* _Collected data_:
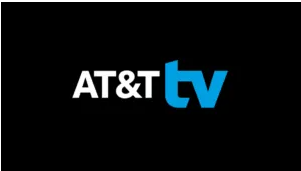 TV de AT&T
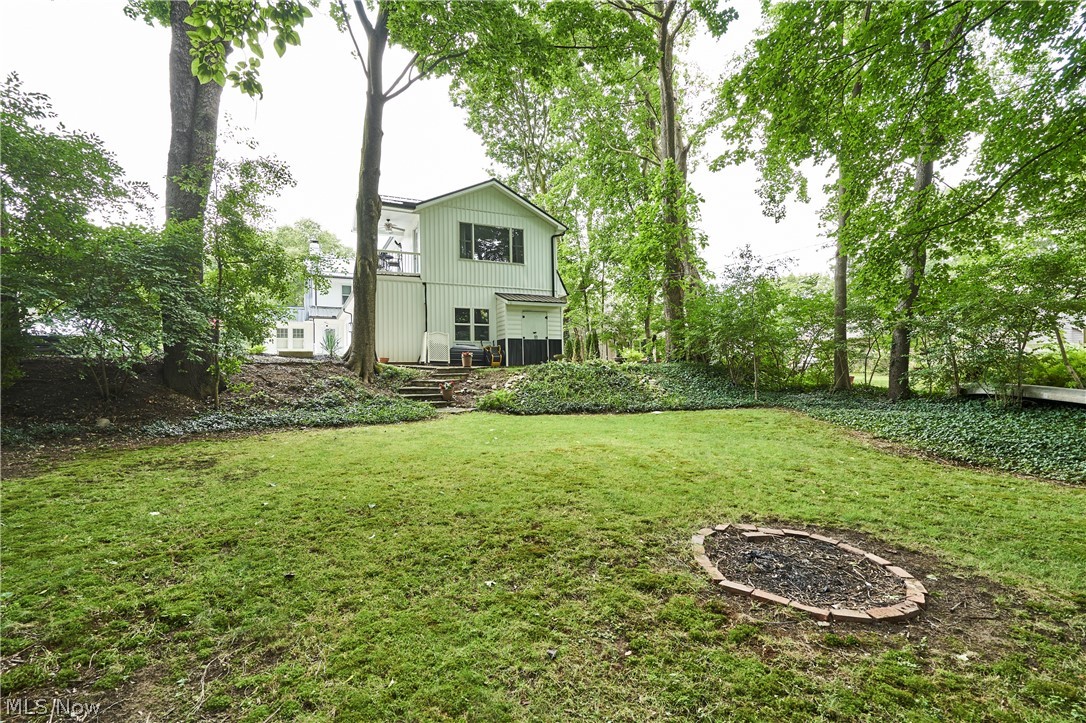 111 Overwood Road Akron OH 44313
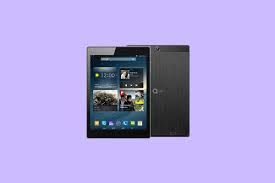 Download Latest QMobile QTab V10 USB ...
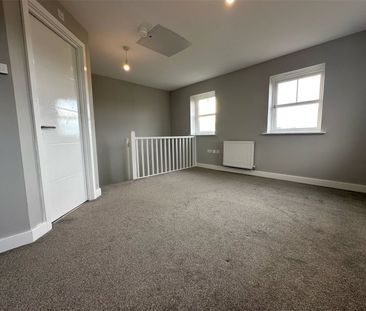 25, Bolton Court, Leeds, West Yorkshire, LS14 6NB - Photo 3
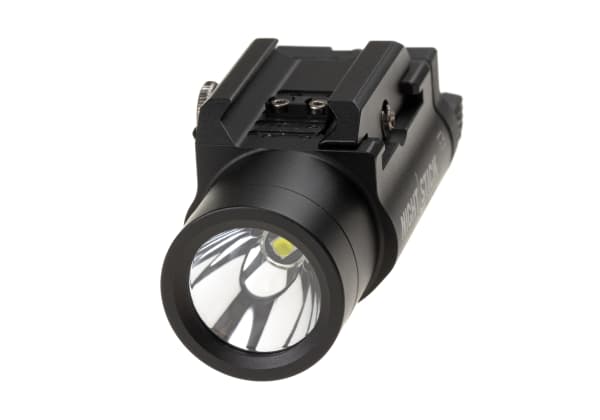 Nightstick TWM-850XLS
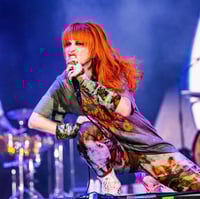 Image 4 of sleeves * custom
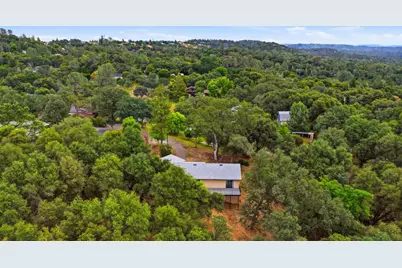 3427 Excalibar Road, Placerville, CA 95667 - Photo 57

* _Task description_: Copy out every caption in the material above word for word, omitting the pictures.

* _Solution_:
 TV de AT&T
 111 Overwood Road Akron OH 44313
 Download Latest QMobile QTab V10 USB ...
 25, Bolton Court, Leeds, West Yorkshire, LS14 6NB - Photo 3
 Nightstick TWM-850XLS
 Image 4 of sleeves * custom
 3427 Excalibar Road, Placerville, CA 95667 - Photo 57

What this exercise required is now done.